COSA FARE ->
[1] Secondo l'estratto sulla sentenza della Cassazione, quale legge ha modificato l'art. 18 L. 300/1970?
[2] Riporta dall'estratto sulla sentenza della Cassazione il tratto che va da "Tale decisione ha" fino a "del D.Lgs. 23/2015.".

ESTRATTO DELLA FONTE ->
Per la Suprema Corte di Cassazione (sent. n. 823/2020), ai contratti a termine stipulati prima del 7 marzo 2015, e convertiti dal giudice dopo tale data per nullità del termine, si applicano le tutele previste dall’art. 18 L. 300/1970 (così come novellato dalla L. 92/2012) in luogo della tutela prevista dal D.Lgs. 23/2015 (cd. contratto a tutele crescenti del “Jobs Act”).
Tale decisione ha il merito di delineare, con una grande efficacia logica-argomentativa, i motivi che conducono a ritenere non applicabile, per il caso di specie evidenziato, la normativa del D.Lgs. 23/2015.

DATI GREZZI ->
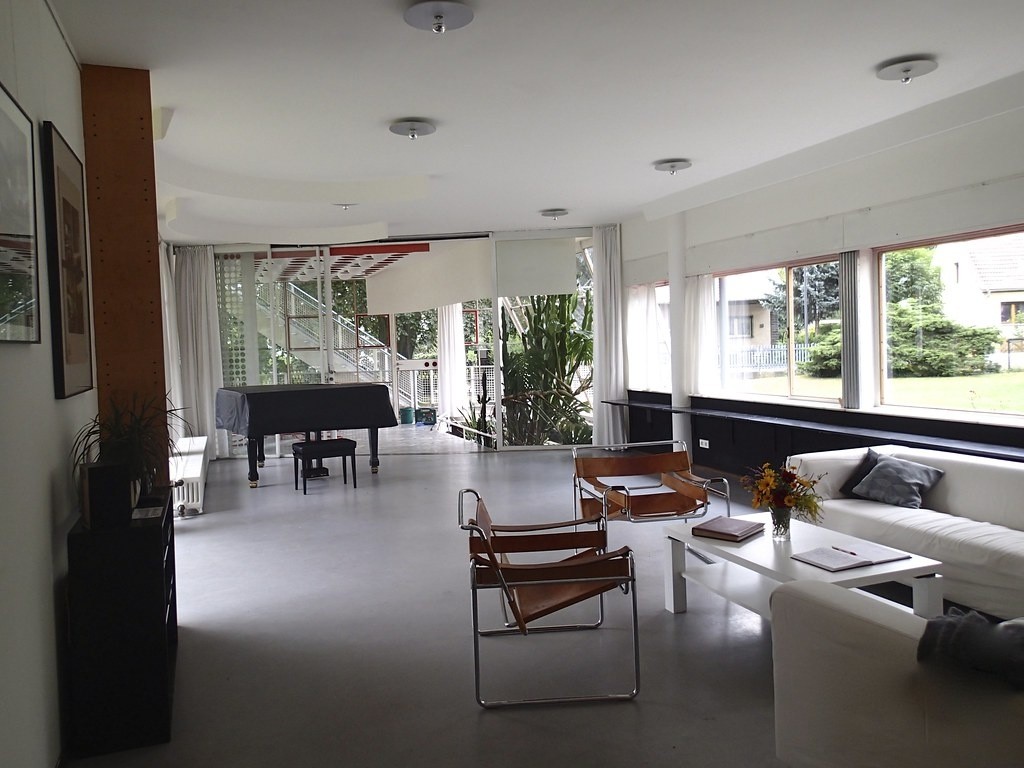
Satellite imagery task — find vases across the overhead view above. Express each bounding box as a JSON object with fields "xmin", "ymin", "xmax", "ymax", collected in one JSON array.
[{"xmin": 769, "ymin": 505, "xmax": 792, "ymax": 540}]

RISPOSTE PER COMPITO ->
[1] La L. 92/2012.

[2]
Tale decisione ha il merito di delineare, con una grande efficacia logica-argomentativa, i motivi che conducono a ritenere non applicabile, per il caso di specie evidenziato, la normativa del D.Lgs. 23/2015.